Code4Lib Journal: The Geospatial Metadata Manager’s Toolbox: Three Techniques for Maintaining Records
The following post is by Ted Westervelt, head of acquisitions and cataloging for U.S. Serials in the Arts, Humanities & Sciences section at the Library of Congress.
Issuing the Recommended Format Specifications
When the Recommended Format Specifications were issued last summer, the Library of Congress was making an attempt to come to grips with the challenges of building a comprehensive collection when the formats in which that content are being created are broad and getting broader. The charge of the Library is to acquire content both broadly and deeply, regardless of geography, subject or format. But it is not enough to merely collect this content. The Library must also manage and preserve that content, so that our patrons may have access to it, both those who use the Library’s collection today and those who will use it in decades and centuries to come.
This charge makes the issue of the formats exceptionally important. This has been true with physical formats, but it becomes even more challenging when the world of digital creation is included. And there is no denying that a major part of any well-rounded and comprehensive collection consists of digital materials. Yet the great advantage of digital content – its flexibility in terms of how it can be created and distributed – is also a potential weakness, as that flexibility can require more resources to ensure that it is preserved and remains accessible.

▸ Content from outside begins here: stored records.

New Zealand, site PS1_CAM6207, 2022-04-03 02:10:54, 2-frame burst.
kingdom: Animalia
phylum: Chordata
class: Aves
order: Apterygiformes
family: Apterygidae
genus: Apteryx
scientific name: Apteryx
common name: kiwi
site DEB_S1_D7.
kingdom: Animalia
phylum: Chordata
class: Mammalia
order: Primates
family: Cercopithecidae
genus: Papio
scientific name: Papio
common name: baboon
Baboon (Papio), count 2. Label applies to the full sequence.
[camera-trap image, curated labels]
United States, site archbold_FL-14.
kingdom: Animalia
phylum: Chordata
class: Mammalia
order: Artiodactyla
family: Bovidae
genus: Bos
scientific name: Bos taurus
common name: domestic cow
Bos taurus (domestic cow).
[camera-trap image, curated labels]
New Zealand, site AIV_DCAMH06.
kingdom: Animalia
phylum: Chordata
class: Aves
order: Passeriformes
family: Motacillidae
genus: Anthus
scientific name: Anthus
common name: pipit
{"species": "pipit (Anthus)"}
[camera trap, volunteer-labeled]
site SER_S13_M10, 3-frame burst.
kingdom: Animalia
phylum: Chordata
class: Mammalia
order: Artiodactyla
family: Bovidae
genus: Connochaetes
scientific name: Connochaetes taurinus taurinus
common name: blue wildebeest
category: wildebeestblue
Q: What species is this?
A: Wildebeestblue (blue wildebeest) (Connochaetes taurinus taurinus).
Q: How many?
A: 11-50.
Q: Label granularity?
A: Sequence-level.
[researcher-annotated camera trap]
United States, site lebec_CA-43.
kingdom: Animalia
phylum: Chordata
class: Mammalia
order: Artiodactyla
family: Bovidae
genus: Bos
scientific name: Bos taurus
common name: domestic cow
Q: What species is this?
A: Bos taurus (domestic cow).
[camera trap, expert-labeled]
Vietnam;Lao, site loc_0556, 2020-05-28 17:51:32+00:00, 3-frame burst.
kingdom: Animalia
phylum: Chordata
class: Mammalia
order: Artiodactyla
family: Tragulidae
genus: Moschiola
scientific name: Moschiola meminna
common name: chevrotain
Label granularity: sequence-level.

Therefore, the Library some years back began working on identifying the characteristics of creative works, both physical and digital, which encourage preservation and long-term access. Using an array of staff within the Library who are experts in the business of acquisitions, who understand the needs of our patrons and the technologies of creative works, the Library was able to develop the Recommended Format Specifications.
Goals of the Recommended Formats
The fundamental goal of the Recommended Format Specifications document (PDF) was to provide guidance, both for staff in the Library and for our external stakeholders who share our interest in preservation and long-term access of creative works. For Library staff, the Recommended Formats provide them with lists of characteristics that can help them make an informed decision when it comes to acquiring content for the collection. An acquisitions specialist can determine whether potential acquisitions might need more or fewer resources on the part of the Library to ensure that they remain accessible to patrons as the years go on. Likewise, whether it is a creator, publisher, producer, vendor or archiving institution, the Recommended Formats offer them some informed advice on what they should be using or looking for when creating, managing, distributing or saving creative works. It is not the final word, but the Recommended Formats do provide an educated analysis of the technical aspects of creative works.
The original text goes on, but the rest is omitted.